The CN should be whatever is the "main" hostname for the site. Ideally, the other domains should issue redirects to send clients to the main site. That's good practice and can help with SEO.

2. Obtaining Multiple Certificates: If you are using Apache HTTPD just put different SSLCertificateFile and related configuration entries into each site's VirtualHost block, with each one referencing that hostname's certificate.

However, we recommend to get just one certificate with SANs. It makes things easier to manage.
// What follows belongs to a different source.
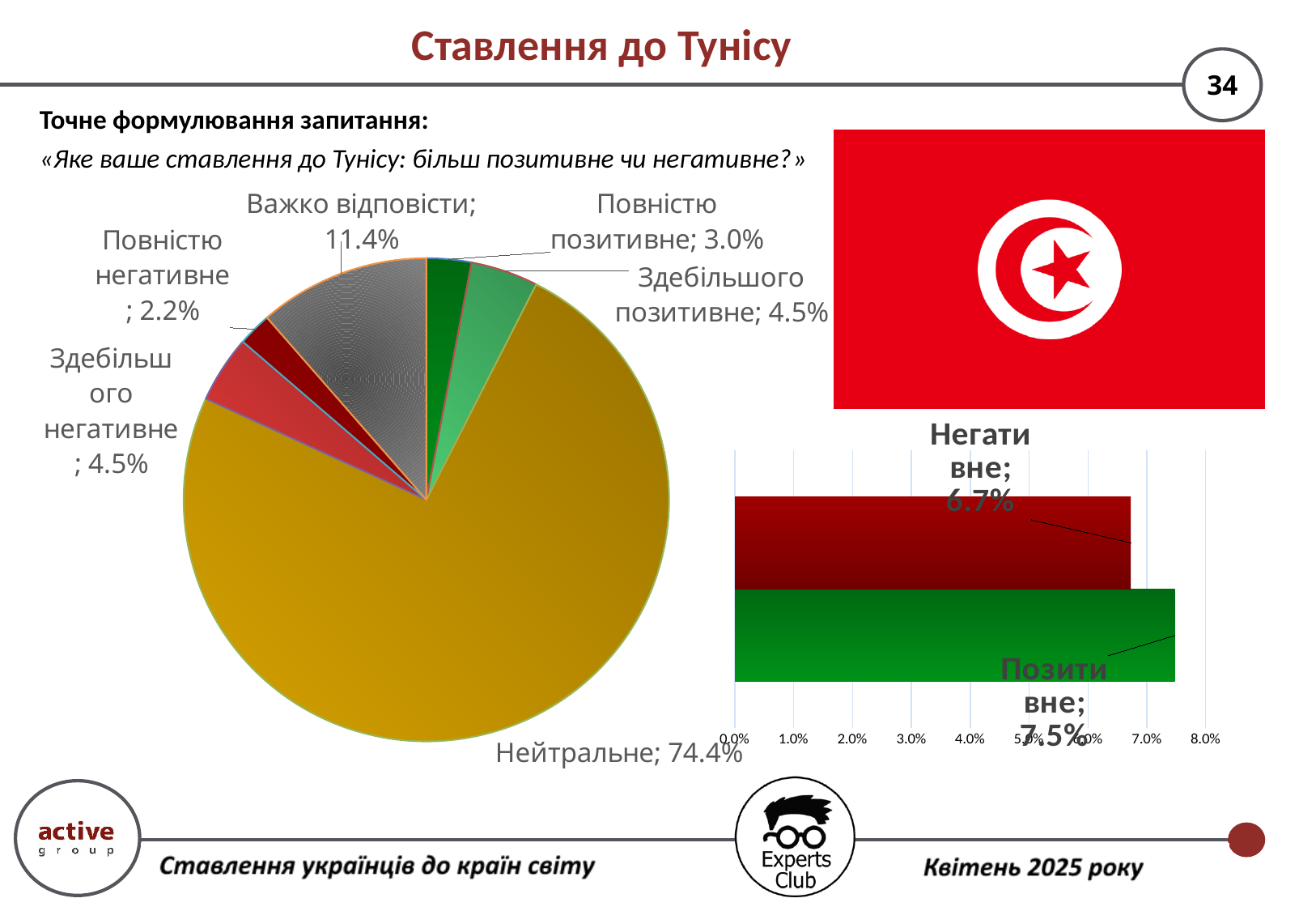
In the pie chart, what share is labelled for "Нейтральне"? 74.4% In the pie chart, which category has the smallest slice? Повністю негативне In the pie chart, what share is labelled for "Важко відповісти"? 11.4% In the pie chart, what is the difference between "Важко відповісти" and "Здебільшого позитивне"? 6.9% In the bar chart on the right, what is the value for "Позитивне"? 7.5% What type of chart is shown on the right side of the slide below the flag? Bar chart In the pie chart, how many slices (categories) are there? 6 In the pie chart, what share is labelled for "Повністю негативне"? 2.2% In the bar chart on the right, what is the value for "Негативне"? 6.7% In the pie chart, which category has the largest slice? Нейтральне In the pie chart, which is larger: "Повністю позитивне" or "Здебільшого позитивне"? Здебільшого позитивне In the bar chart on the right, what is the difference between "Позитивне" and "Негативне"? 0.8%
3. Configuration Generator for SSL Servers: Mozilla has a very nice configuration generator for SSL servers:

https://ssl-config.mozilla.org/

You tell it what software you're using and what version you're running, and it will give a recommended set of configuration settings for using good encryption. We recommend using their Intermediate configurations. Modern tends not to be great for public websites, and Old trades a little security for compatibility with very old clients that most people don't need to worry about.

4. HTTP Strict Transport Security: If you want to use HTTP Strict Transport Security, make sure your SSL setup is working *before* you enable HSTS! Once you turn on HSTS, browsers will refuse to use HTTP for your website, even if HTTPS doesn't work.

5. Testing Your SSL Configuration: You can test your SSL configuration with either the online Qualys SSL Server Test:

https://www.ssllabs.com/ssltest/

Or by downloading and running testssl.sh:

https://testssl.sh/

Both tools check for a variety of things, including secure use of encryption and resistance to know security vulnerabilities. If a tool flags something as a problem it's worth learning about why it's a problem and what you can do to fix it.

Final Recommendation

It's a good idea to enable HTTPS for any website you host. If you just use HTTPS by default (and redirect all HTTP traffic to HTTPS), you'll never accidentally have a page unencrypted when it should have been encrypted. Not every website *needs* HTTPS, but it's often less work to get and maintain SSL certificates for a site than it is to verify that every single page it serves is okay being unencrypted.